Above: Image Provided by Flickr Health & fitness | 31 Oct, 2016 |

There’s no way of telling exactly how many bike, skateboard and scooter accidents students are getting into on Arizona State University’s Tempe campus.

With having so many students attend on-campus classes, crashes are bound to happen.

“I see at least one bike or skateboard accident everyday,” said Connor Ray, an ASU student DART Driver for the Disability Resource Center.

Ray’s job is to pick up and drop off students with disabilities around campus, so witnessing collisions has become routine.

Walk-only zones around campus are provided in certain areas during specific times, but this doesn’t mean students completely abide by the rules. There’s no one to stop them if they choose to not follow them.

“Usually bikers are at fault because they’re going too fast around campus, but students listening to music and staring at their phones can be just as dangerous because they’re unaware of their surroundings,” said Ray.

Students aren’t quick to believe they’re at fault for listening to music, but as seen by others, the lack of being observant has aided in these collisions.

“Once, I hit a guy on my skateboard, and I’ll admit I was in the walk-only zone, but there’s no one to stop me from doing it especially when there aren’t much people around anyways,” said Josiah Destin, an ASU sophomore.

If someone doesn’t move or notice a rider is coming their way, the rider will usually stop before the collision occurs, according to Destin.

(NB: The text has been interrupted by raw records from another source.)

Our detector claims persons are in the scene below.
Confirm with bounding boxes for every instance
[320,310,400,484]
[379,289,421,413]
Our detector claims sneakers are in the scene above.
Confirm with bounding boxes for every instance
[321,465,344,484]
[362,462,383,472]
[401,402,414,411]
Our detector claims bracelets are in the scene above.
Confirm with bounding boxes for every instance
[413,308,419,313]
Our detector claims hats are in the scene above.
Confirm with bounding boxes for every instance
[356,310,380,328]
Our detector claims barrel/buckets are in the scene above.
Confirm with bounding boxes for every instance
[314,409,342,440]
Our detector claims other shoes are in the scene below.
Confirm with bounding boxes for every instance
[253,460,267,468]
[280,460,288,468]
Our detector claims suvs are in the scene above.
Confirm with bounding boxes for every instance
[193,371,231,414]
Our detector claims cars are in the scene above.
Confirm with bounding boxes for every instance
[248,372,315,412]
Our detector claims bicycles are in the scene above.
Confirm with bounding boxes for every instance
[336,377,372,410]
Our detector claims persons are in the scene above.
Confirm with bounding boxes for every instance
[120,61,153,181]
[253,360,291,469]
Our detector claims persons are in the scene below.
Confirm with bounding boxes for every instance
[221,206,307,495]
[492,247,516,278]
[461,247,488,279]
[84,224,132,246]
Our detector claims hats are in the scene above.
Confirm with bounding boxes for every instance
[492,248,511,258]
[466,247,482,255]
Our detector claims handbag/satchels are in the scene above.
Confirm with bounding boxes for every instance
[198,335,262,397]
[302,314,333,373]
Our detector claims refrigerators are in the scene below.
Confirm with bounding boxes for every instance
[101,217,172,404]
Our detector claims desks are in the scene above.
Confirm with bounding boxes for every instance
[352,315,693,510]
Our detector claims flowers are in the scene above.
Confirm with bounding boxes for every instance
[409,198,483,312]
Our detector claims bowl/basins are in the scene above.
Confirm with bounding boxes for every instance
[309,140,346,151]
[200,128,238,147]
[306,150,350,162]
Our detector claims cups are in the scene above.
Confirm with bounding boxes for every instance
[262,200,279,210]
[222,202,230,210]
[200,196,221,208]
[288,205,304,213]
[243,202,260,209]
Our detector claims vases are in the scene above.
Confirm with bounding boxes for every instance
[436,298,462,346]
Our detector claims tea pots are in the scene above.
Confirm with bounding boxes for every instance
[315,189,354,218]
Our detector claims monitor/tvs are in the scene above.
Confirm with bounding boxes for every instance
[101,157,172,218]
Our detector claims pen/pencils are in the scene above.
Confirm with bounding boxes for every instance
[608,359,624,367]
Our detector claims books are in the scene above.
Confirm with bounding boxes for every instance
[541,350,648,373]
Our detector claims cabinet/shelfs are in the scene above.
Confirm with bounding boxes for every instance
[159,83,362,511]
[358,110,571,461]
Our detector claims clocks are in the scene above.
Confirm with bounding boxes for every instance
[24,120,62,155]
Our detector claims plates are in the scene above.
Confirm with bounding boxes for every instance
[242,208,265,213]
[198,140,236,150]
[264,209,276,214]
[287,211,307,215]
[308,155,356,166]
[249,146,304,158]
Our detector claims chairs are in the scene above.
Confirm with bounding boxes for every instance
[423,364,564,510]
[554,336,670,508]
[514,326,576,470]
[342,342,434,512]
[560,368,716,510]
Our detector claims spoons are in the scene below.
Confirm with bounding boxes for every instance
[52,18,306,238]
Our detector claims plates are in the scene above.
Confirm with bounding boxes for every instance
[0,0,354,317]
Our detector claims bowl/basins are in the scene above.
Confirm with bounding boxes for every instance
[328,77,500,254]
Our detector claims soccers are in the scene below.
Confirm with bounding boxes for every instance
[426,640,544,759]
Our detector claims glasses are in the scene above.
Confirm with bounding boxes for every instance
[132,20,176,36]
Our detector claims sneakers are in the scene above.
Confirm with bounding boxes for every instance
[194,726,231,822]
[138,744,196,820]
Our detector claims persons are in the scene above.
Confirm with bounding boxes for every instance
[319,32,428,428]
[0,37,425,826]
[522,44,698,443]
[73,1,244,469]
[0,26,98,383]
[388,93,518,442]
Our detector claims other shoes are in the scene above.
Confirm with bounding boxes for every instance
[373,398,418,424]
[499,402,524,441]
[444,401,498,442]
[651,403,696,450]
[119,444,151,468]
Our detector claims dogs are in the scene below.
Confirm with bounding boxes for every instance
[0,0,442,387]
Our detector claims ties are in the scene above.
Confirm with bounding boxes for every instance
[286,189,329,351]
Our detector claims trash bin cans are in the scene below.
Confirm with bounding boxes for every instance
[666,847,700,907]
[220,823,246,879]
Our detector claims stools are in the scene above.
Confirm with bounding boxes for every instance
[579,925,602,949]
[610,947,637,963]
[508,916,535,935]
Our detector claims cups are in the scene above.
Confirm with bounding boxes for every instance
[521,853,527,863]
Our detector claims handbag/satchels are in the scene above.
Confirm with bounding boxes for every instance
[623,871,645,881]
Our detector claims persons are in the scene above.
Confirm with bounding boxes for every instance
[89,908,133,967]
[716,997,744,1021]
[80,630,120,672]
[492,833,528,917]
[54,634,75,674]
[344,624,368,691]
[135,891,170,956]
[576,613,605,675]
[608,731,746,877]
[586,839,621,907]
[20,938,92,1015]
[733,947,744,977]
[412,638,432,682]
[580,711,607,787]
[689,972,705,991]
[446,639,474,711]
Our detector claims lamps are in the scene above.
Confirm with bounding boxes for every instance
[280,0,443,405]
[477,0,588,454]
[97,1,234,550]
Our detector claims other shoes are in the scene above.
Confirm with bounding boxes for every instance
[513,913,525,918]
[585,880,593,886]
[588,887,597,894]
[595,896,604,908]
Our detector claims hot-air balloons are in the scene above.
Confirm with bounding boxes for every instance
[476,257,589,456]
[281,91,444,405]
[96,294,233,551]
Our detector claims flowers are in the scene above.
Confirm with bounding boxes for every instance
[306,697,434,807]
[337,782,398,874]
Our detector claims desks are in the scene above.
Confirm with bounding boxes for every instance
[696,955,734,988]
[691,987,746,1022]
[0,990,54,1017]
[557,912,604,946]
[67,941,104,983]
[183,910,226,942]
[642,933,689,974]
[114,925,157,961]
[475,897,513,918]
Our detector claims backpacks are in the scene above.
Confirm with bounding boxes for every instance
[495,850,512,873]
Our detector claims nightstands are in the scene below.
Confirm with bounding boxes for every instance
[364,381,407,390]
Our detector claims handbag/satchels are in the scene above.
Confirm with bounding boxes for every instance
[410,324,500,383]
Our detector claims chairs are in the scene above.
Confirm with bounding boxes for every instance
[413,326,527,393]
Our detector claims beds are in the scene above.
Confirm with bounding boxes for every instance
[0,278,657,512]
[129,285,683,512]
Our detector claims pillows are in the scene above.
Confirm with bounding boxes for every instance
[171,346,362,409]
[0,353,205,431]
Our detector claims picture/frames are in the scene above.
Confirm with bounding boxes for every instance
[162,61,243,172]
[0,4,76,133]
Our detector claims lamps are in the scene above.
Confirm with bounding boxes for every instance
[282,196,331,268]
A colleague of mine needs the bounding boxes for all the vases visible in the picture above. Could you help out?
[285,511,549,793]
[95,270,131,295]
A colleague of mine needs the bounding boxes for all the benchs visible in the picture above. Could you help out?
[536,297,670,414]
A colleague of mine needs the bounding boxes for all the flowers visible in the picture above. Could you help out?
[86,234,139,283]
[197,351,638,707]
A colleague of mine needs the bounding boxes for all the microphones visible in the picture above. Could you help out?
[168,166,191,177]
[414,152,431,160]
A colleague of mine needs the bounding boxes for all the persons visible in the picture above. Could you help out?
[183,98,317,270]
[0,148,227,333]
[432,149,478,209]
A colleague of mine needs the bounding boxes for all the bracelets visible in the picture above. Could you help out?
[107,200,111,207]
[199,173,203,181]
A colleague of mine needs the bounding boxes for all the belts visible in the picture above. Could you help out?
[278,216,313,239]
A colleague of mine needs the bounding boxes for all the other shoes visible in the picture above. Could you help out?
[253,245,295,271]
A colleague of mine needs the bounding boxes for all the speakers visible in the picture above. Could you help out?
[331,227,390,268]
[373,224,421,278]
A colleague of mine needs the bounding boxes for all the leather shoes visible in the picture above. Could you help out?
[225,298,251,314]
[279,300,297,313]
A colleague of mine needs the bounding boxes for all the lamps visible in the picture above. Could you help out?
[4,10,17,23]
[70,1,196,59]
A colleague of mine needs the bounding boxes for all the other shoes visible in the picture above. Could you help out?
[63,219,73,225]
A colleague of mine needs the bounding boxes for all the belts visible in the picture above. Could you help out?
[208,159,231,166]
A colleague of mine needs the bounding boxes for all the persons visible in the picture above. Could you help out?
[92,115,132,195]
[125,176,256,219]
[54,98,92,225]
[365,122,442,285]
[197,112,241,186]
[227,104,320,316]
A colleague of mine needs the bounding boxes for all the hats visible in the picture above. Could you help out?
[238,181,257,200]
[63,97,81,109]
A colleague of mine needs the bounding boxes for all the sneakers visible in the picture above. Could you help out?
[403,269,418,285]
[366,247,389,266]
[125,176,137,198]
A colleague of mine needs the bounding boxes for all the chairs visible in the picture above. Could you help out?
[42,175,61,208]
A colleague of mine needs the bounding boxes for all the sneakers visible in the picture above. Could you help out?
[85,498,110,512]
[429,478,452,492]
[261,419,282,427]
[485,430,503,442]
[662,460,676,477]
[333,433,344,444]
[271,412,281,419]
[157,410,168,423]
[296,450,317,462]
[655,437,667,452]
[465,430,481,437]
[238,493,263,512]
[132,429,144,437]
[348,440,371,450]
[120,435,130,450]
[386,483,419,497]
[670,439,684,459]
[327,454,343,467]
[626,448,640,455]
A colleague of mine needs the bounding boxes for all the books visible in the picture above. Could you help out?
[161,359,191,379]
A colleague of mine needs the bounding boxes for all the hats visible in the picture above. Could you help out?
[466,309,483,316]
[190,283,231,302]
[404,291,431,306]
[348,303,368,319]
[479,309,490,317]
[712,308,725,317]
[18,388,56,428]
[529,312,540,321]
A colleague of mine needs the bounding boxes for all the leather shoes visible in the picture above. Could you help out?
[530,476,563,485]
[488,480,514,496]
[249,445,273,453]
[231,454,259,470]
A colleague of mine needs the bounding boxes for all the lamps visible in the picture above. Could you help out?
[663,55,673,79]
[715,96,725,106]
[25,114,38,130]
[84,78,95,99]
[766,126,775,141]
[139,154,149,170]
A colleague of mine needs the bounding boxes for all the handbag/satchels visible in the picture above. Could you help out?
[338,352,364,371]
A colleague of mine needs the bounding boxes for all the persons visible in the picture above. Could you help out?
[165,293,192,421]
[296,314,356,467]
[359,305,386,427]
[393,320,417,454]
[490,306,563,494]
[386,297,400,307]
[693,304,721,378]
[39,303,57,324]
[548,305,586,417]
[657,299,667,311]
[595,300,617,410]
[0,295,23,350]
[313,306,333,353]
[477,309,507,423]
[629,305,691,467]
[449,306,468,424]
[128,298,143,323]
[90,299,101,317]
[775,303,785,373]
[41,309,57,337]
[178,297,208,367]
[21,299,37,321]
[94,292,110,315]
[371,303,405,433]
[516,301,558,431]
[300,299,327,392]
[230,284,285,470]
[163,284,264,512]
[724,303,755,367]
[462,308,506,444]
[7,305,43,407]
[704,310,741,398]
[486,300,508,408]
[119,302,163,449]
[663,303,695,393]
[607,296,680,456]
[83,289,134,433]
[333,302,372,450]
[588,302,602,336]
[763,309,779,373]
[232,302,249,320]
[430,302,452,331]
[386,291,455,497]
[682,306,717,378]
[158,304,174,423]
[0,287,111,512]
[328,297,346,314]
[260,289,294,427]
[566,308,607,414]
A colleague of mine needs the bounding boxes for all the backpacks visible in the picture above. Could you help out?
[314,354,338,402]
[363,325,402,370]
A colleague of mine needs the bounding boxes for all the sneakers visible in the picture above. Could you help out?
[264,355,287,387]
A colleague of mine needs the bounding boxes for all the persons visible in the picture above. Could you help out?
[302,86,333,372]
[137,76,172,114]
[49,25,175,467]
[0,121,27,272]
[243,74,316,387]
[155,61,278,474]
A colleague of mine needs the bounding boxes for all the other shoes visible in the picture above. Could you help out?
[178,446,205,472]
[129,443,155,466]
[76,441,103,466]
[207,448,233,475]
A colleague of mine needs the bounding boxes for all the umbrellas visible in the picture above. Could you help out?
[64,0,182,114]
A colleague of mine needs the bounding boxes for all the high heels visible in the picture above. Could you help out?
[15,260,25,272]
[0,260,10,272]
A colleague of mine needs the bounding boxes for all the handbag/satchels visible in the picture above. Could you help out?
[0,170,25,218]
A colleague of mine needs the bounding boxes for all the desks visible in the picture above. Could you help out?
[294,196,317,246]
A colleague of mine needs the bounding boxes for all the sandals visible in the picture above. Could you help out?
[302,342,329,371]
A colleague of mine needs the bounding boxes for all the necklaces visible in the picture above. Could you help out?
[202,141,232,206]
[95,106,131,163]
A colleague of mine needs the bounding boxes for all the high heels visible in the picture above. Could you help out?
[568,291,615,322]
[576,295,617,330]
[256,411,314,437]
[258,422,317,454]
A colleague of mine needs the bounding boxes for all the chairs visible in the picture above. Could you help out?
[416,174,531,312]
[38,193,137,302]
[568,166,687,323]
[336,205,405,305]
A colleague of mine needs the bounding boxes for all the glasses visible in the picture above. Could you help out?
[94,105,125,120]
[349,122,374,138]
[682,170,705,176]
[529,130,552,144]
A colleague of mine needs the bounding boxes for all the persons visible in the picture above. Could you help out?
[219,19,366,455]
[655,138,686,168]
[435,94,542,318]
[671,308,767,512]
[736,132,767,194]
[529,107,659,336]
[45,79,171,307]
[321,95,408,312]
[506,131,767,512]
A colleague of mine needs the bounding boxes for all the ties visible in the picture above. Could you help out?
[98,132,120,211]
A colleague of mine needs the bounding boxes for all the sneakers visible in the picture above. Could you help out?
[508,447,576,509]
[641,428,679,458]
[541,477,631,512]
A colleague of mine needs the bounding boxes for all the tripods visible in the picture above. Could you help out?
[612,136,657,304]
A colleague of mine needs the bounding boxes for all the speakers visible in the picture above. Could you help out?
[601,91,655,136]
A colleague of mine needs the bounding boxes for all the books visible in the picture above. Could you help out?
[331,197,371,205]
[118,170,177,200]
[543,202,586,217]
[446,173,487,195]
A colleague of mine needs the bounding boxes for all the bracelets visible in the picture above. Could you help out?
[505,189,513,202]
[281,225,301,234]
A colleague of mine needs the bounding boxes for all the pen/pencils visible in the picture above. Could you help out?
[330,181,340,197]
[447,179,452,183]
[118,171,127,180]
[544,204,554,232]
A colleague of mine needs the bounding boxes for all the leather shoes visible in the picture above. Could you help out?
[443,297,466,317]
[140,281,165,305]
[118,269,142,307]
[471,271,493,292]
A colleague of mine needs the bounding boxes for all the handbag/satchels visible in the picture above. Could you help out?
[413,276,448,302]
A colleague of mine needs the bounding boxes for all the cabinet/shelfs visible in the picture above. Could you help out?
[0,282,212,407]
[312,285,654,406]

“I’ll be the bad guy and take the blame for running into people, but it’d be really nice if other people were observant of their surroundings. Crashes wouldn’t happen as much,” Destin said.

Collisions and the people hit aren’t always so forgiving. Students do get injured and believe if all riders abided by the rules set on campus accidents wouldn’t happen as often.

ASU student, Yasmeen Ketcherside suffered a great deal of injury because a bicyclist “carelessly” crashed into her.

“He wasn’t looking where he was going, and he crashed into my side, leaving my leg completely bruised. It was so painful,” she said.

Ketcherside was walking with her friend in a walk-only zone, not using earphones; the most common thing people noticed students use when they are a part of a crash.

“What upset me the most was how he dealt with the situation. He apologized and quickly left, and it makes me wonder how often that happens,” said Ketcherside.

Both students and riders said they felt as if the other was at fault for the reoccurring accidents on campus.

Students should be more aware of their surroundings, and riders should abide by the walk-only zones rules and any other rule ASU has given them, according to Ketcherside.